Tasks for this exercise:
A - Rewrite the passage on Menestheus, starting at "The Scholiast answers, with" and ending at "Machaon were arrested.", with "epithet" replaced by "term".
B - Answer the following questions from the passage on Menestheus:
(i) Who condemned the lines in question?
(ii) Who wounded Machaon?
(iii) According to the passage, Nestor vied with Menestheus not as an abler man but as what kind of man?

Page excerpt:
***

These lines were condemned by Zenodotus[193] upon the ground that we have no other mention of these gifts of Menestheus, and no example of his putting them in exercise. Mr. Payne Knight[194] also urges that Menestheus, here so commended with respect to chariots as well as infantry, does not even appear as a competitor in the chariot-race at the funeral games of Patroclus, although, in order to enlarge the competition, even the slow horses of Nestor are put in requisition.
The Scholiast answers, with regard to the first objection, and Heyne[195] accepts the defence as sufficient, that other persons are praised in the gross, of whom no details are given anywhere: as Machaon is called ἀριστεύων in Il. xi. 506. But a mere general epithet is very different from a set passage of three lines expressing extraordinary preeminence in particular accomplishments.
Again, the word applied to Machaon is by no means one of abstract panegyric, but is itself a description of the activity in the field by which he was at the moment baffling the energies of Hector, and would, says the Poet, have continued to baffle them, had not Paris wounded him. Thus the word is not a vague epithet: the words παῦσεν ἀριστεύοντα Μαχάονα simply mean, that the manful exertions of Machaon were arrested.
There is another objection to the passage in the rather inflated character of its compliment to an undistinguished man. Even Nestor[196], it says, did not beat him, but only (ἔριζεν) vied with him: and this not as an abler, but only as an older, man.
On the other hand, some of the Scholiasts ingeniously suggest that these verses are given to Menestheus by way of compensation; τοῦτο χαρίζεται αὐτῷ, ἐπεὶ μὴ εὐδοκιμήσει ἐν ταῖς μάχαις[197]. But Homer does not usually deal out compensation, among the Greeks, by abstract praises, for the want of the honour earned by deeds: and all the other martial eulogies on chiefs in the Catalogue are well borne out in the poem.

***

Supplied information:

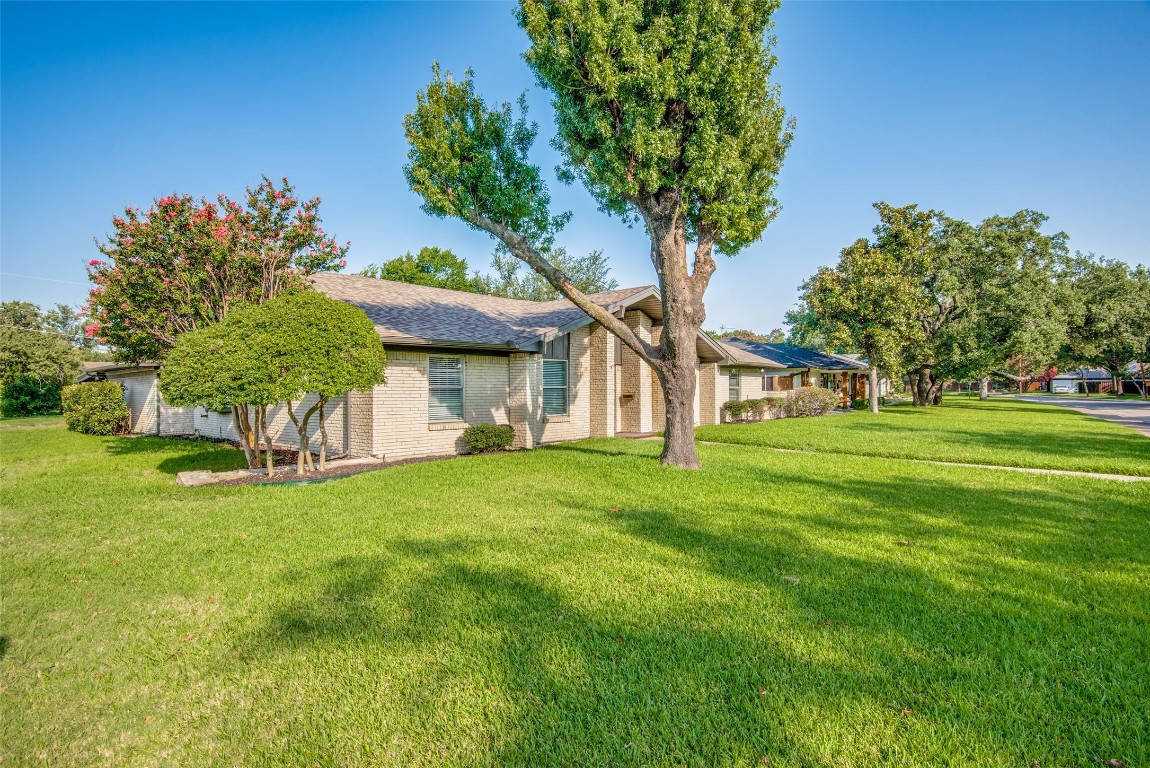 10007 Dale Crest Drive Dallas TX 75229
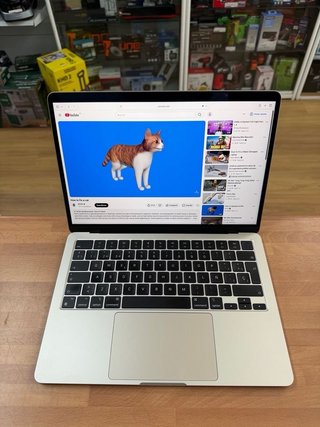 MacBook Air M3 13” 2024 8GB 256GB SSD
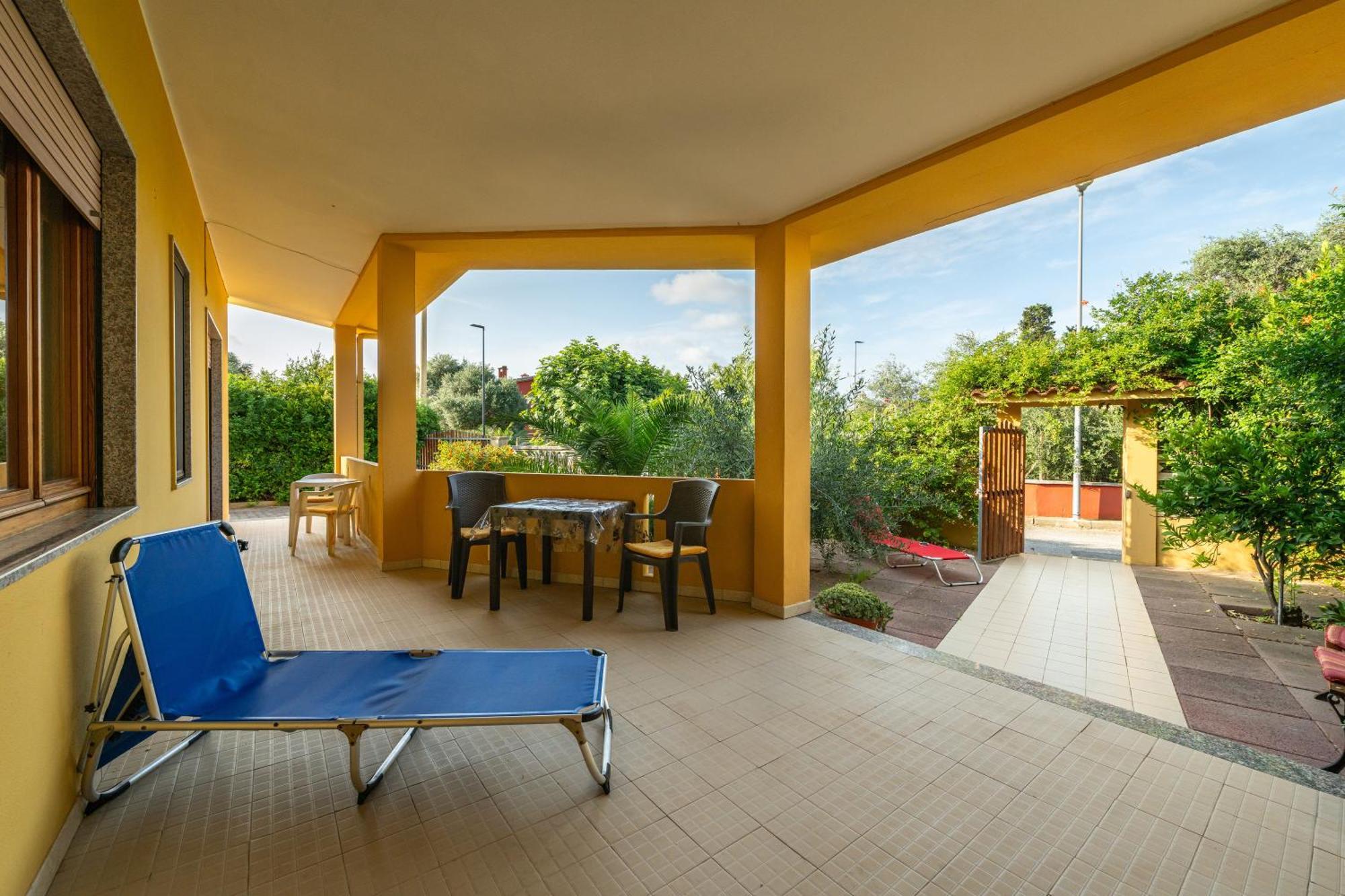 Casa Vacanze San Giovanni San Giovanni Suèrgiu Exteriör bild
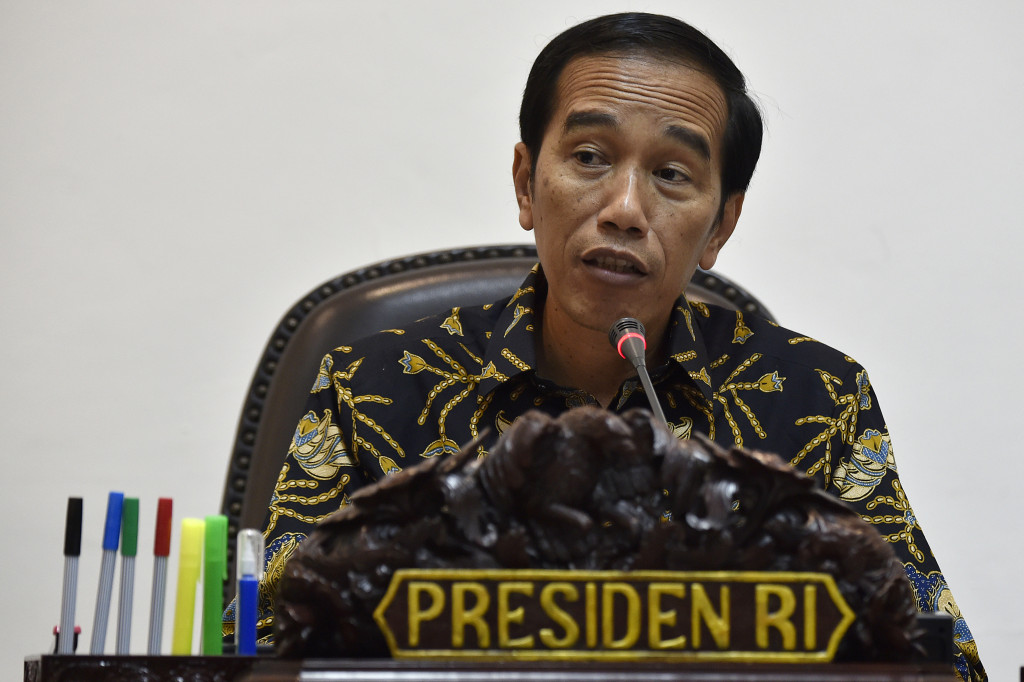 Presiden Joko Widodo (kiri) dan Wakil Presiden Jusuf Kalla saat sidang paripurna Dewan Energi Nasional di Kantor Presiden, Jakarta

***

Task-by-task answers:
A -
The Scholiast answers, with regard to the first objection, and Heyne[195] accepts the defence as sufficient, that other persons are praised in the gross, of whom no details are given anywhere: as Machaon is called ἀριστεύων in Il. xi. 506. But a mere general term is very different from a set passage of three lines expressing extraordinary preeminence in particular accomplishments.
Again, the word applied to Machaon is by no means one of abstract panegyric, but is itself a description of the activity in the field by which he was at the moment baffling the energies of Hector, and would, says the Poet, have continued to baffle them, had not Paris wounded him. Thus the word is not a vague term: the words παῦσεν ἀριστεύοντα Μαχάονα simply mean, that the manful exertions of Machaon were arrested.

B -
(i) Zenodotus.
(ii) Paris.
(iii) An older man.